*Tugas 1*:
Terjemahkan kalimat dari tulisan tentang resolusi Ramadhan ini ke dalam bahasa Inggris: "Biasanya resolusi ini dibuat untuk tahun Masehi."
*Tugas 2*:
Dalam tulisan tentang resolusi Ramadhan, sampai juz berapa bacaan terjemahan Al Quran penulis sempat macet?
*Tugas 3*:
Lanjutkan tulisan tentang resolusi Ramadhan mulai dari kalimat terakhirnya.

*Bacaan*:
··········

Oleh: Mochamad Yusuf*
Bulan Ramadhan tinggal beberapa hari lagi. Saya membuka resolusi yang saya buat sebelum bulan Ramadhan. Melihat apa saja yang sudah saya lakukan selama Ramadhan ini. Apakah saya sudah mewujudkannya?
Ya untuk pertama kali dalam hidup, saya membuat resolusi Ramadhan. Baru selama lebih dari 40 tahun, saya membuat janji untuk bulan puasa. Saya membuat sebuah resolusi.
Resolusi adalah janji yang harus dilakukan atau target apa yang tercapai dalam kurun waktu ke depan. Biasanya resolusi ini dibuat untuk tahun Masehi. Ya, di akhir bulan Desember atau di awal Januari. Tapi kali ini saya membuatnya untuk Ramadhan.
Ada 2 resolusi untuk Ramadhan. Yang pertama adalah menyelesaikan membaca terjemahan Al Quran sampai tuntas. Sebenarnya saya sudah melakukannya sebelum bulan puasa. Namun macet sampai juz 10. Jadi baru sepertiganya. Saya ingin memulainya lagi dari awal dan menuntaskannya sampai selesai.
Ya, saya senang melakukan hal ini karena tak sekedar membaca. Tapi saya menggaris-bawahi pada kalimat yang penting. Memberi catatan di pinggirnya. Membuat catatan di post-it dan ditempel. Atau melipat halaman-halaman yang saya anggap penting. Jadi membacanya bisa sekaligus sebagai catatan dokumentasi.

··········

*Data Tercatat*:
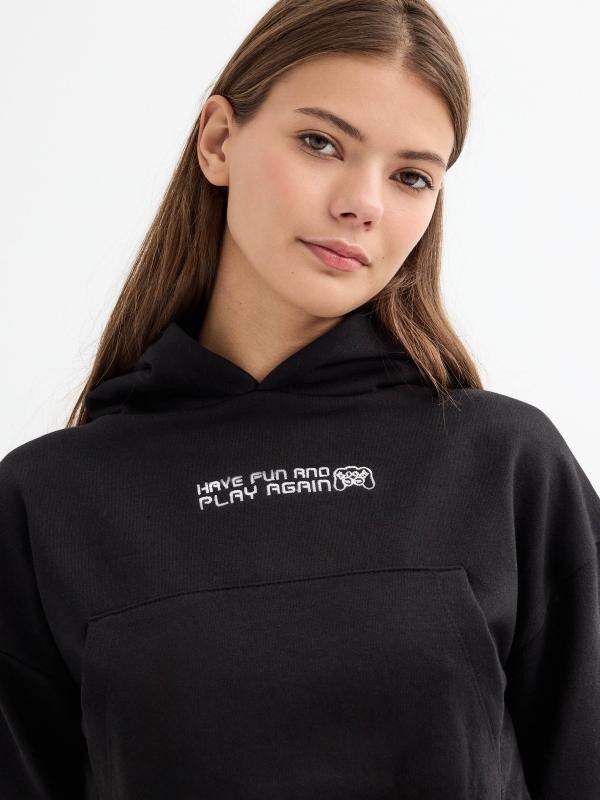 Sweatshirt com capuz preto vista detalhe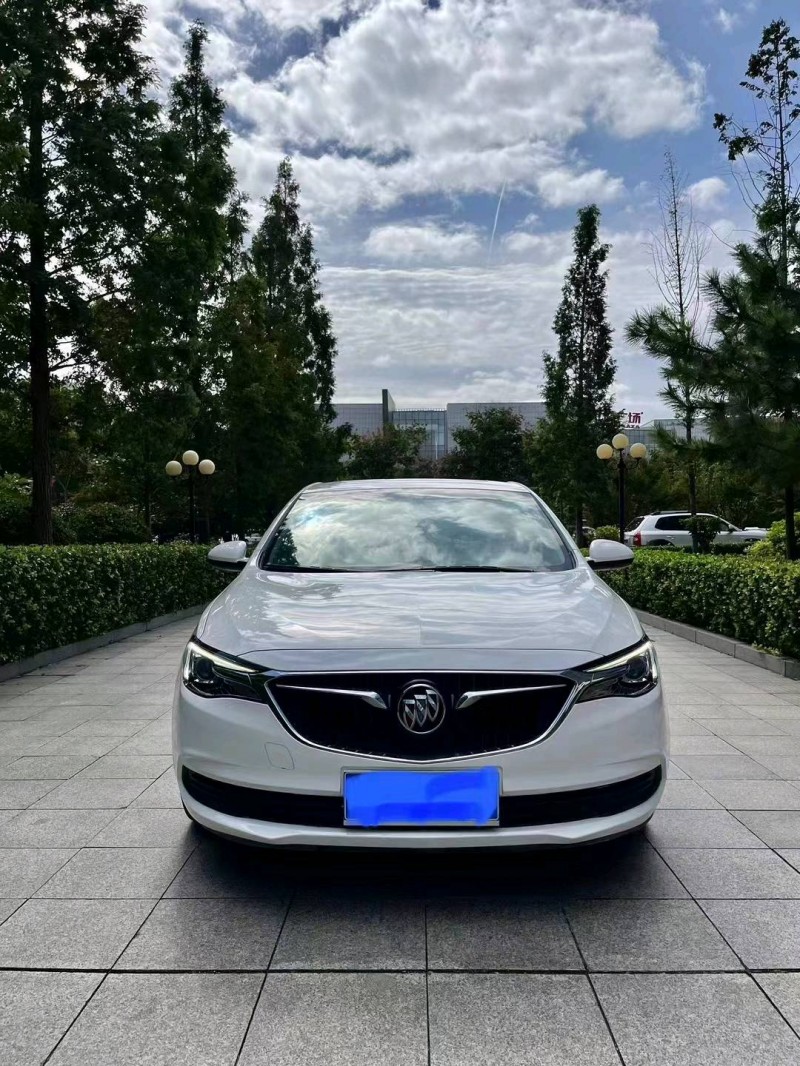 枣庄18年别克英朗1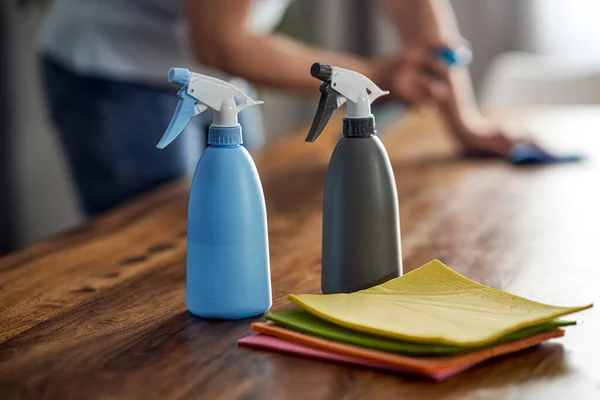 Sluiten Van Schoonmaakmiddelen Tafel Thuis — Stockfoto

··········

*Hasil Tugas 1*:
This kind of resolution is usually made for the Gregorian calendar year.

*Hasil Tugas 2*:
Sampai juz 10.

*Hasil Tugas 3*:
Resolusi kedua adalah menulis artikel tiap harinya. Tema tentang apa saja. Asal tulisan itu bermanfaat bagi orang lain. Saya harus menulis minimal 1 halaman A4 dengan spasi 1. Tulisan-tulisan ini nantinya diunggah di blog saya, dan dibagi (share) di situs media sosial seperti Facebook, Twitter dan Google+. Semua tulisan ini saya masukkan dalam serial ‘Obrolan di Bawah Rindangnya Cemara’.
Ini adalah serial baru. Saya memang membuat tulisan dengan beberapa tema. Tulisan terkait rezeki saya masukkan dalam serial ‘Rahasia Rezeki’. Lalu ada serial ‘Misteri Cinta & Jodoh’ untuk tulisan berkaitan dengan cinta dan jodoh. Dan masih banyak lagi. Serial ‘Obrolan di Bawah Rindangnya Cemara’ ini hanya khusus tulisan yang saya tulis di bulan Ramadhan tahun ini.
Menulis Sebagai Eksistensi Diri
Apa yang mendorong saya menulis?
Tentu banyak hal yang bisa diraih dengan menulis. Alasan pertama, adalah dengan menulis kita bisa membagi ide, pendapat, pengalaman dan pengetahuan yang kita miliki. Dengan tulisan, semua hal itu dapat didokumentasikan. Sehingga bisa ditrasferkan ke orang lain, ke tempat yang lebih luas bahkan bisa dari generasi ke generasi.
Sebenarnya perbedaan manusia dan binatang adalah manusia bisa mewariskan pengetahuannya ke anak cucu. Sehingga manusia semakin tinggi pengetahuan dan budayanya. Sedangkan binatang, pengetahuan dan pengalaman seluas apapun yang dimilikinya akan hilang dibawa dengan matinya binatang tersebut.
Dengan tulisan, apalagi sampai dibukukan, pengetahuan, pengalaman dan budaya seseorang bisa disimpan. Lalu dibaca dan dipelajari oleh orang lain. Dengan menulis, eksistensinya bertahan tak hanya sepanjang masa usinya. Tapi bisa sampai berabad-abad kemudian. Seperti buku ‘Riadhus Shalihin’ karangan Imam Nawawi yang menjadi favorit saya. Dia yang sudah meninggal 8 abad lalu tapi karyanya masih dibaca sekarang bahkan masih ratusan tahun lagi kelak. Saya mungkin tak bisa menyamai Imam Nawawi, tapi berharap saya bisa memperpanjang eksistensi saya.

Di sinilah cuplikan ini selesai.